Der Bayrische Rundfunk unternahm anlässlich des 50. Jahrestages des Attentats den Versuch, die Kette der Fehlinformationen zu ihrem Ursprung zurückzuverfolgen. Die Spur führt zu einer Meldung der Nachrichtenagentur Reuters. Zum Chaos dieser Chronologie gehört, dass Conrad Ahlers, Sprecher der Bundesregierung, gegen Mitternacht vor die Kameras tritt, und ebenfalls die Befreiung der Geiseln vermeldet – was wiederum die ABC zum Anlass nimmt, sich informationstechnisch auf der sicheren Seite zu wähnen.
September 5: Ein Terrorakt schreibt Mediengeschichte
Allerdings habe es, so fasst es Yvonne Maier in ihrem #Faktenfuchs zusammen, zu diesem Zeitpunkt auch mahnende Stimmen von offizieller Seite gegeben, die auf eine unbestätigte Quellenlage verwiesen. Wer das Gerücht von der geglückten Befreiung ursprünglich streute, lasse sich heute nicht mehr rekonstruieren.
So kommt es, dass sich ABC und viele andere am frühen Morgen korrigieren müssen. Der sichtlich mitgenommene ABC-Sprecher Jim McKay kommentiert dies mit Worten, die in die Fernseh- und Nachrichtengeschichte eingehen: “When I was a kid, my father used to say, ‘Our greatest hopes and our worst fears are seldom realized.’ Our worst fears have been realized tonight. They have now said that there were 11 hostages. Two were killed in their rooms. … Nine others were killed at the airport tonight. They’re all gone“.

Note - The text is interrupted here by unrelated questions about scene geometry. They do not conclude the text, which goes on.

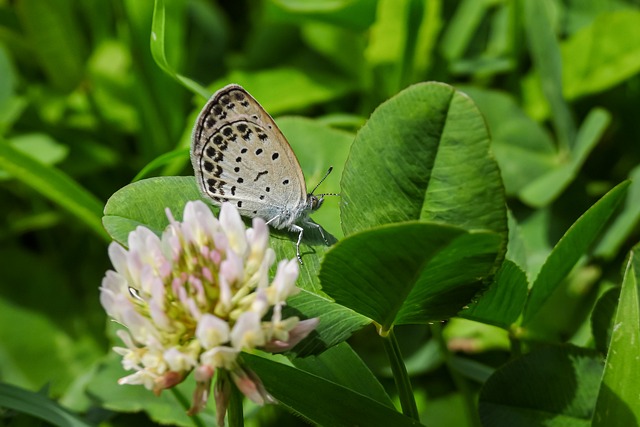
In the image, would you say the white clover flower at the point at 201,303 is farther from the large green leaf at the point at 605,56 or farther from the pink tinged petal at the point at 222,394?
the large green leaf at the point at 605,56

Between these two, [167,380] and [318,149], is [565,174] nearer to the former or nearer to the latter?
[318,149]

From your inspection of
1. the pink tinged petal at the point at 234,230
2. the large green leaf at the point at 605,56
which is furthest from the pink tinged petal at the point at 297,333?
the large green leaf at the point at 605,56

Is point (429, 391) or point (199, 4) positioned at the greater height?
point (199, 4)

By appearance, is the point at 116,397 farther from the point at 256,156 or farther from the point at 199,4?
the point at 199,4

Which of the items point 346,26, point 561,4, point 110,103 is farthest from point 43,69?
point 561,4

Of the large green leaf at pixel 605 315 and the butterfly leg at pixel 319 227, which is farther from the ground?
the butterfly leg at pixel 319 227

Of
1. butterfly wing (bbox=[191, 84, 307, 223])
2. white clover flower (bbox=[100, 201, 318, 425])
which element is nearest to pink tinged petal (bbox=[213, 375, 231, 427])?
white clover flower (bbox=[100, 201, 318, 425])

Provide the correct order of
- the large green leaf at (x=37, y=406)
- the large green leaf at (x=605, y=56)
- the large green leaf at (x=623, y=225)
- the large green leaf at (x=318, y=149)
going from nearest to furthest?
1. the large green leaf at (x=37, y=406)
2. the large green leaf at (x=318, y=149)
3. the large green leaf at (x=623, y=225)
4. the large green leaf at (x=605, y=56)
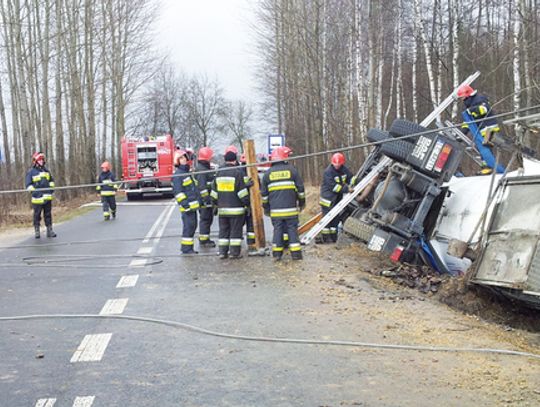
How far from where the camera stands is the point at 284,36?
112ft

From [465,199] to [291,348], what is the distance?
430 cm

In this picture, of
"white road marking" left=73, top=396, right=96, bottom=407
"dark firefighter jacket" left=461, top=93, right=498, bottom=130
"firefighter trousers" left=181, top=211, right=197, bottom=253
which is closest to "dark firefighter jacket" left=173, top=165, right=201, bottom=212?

Falsch berichtet und doch alles richtig gemacht?
Jim McKay, Geoffrey Mason, Martin Bader, Roone Arledge – die Männer hinter der ABC-Berichterstattung gelten heute als Größen des TV- und Sportjournalismus. So bitter die Pointe auch klingt: Die Ereignisse vom 5. September 1972, die auch eine der traurigsten Fehlleistungen medialer Massenberichterstattung beinhaltet, bedeuten für sie eine Sternstunde. 900 Millionen Menschen verfolgen das Drama am TV, mehr als bei der Mondlandung, die „nur“ geschätzte 500 bis 600 Millionen Menschen vor den Fernseher bannte.
Inzwischen liegt der Überfall von München über ein halbes Jahrhundert zurück. Dennoch ist September 5 ein aktueller Film. Ein Film über die journalistische Bürde, als Erste berichten zu müssen. Echtzeitberichterstattung birgt immer die Gefahr von Fehlern. Sie als Begleitumstände zu akzeptieren wäre ein riesengroßer.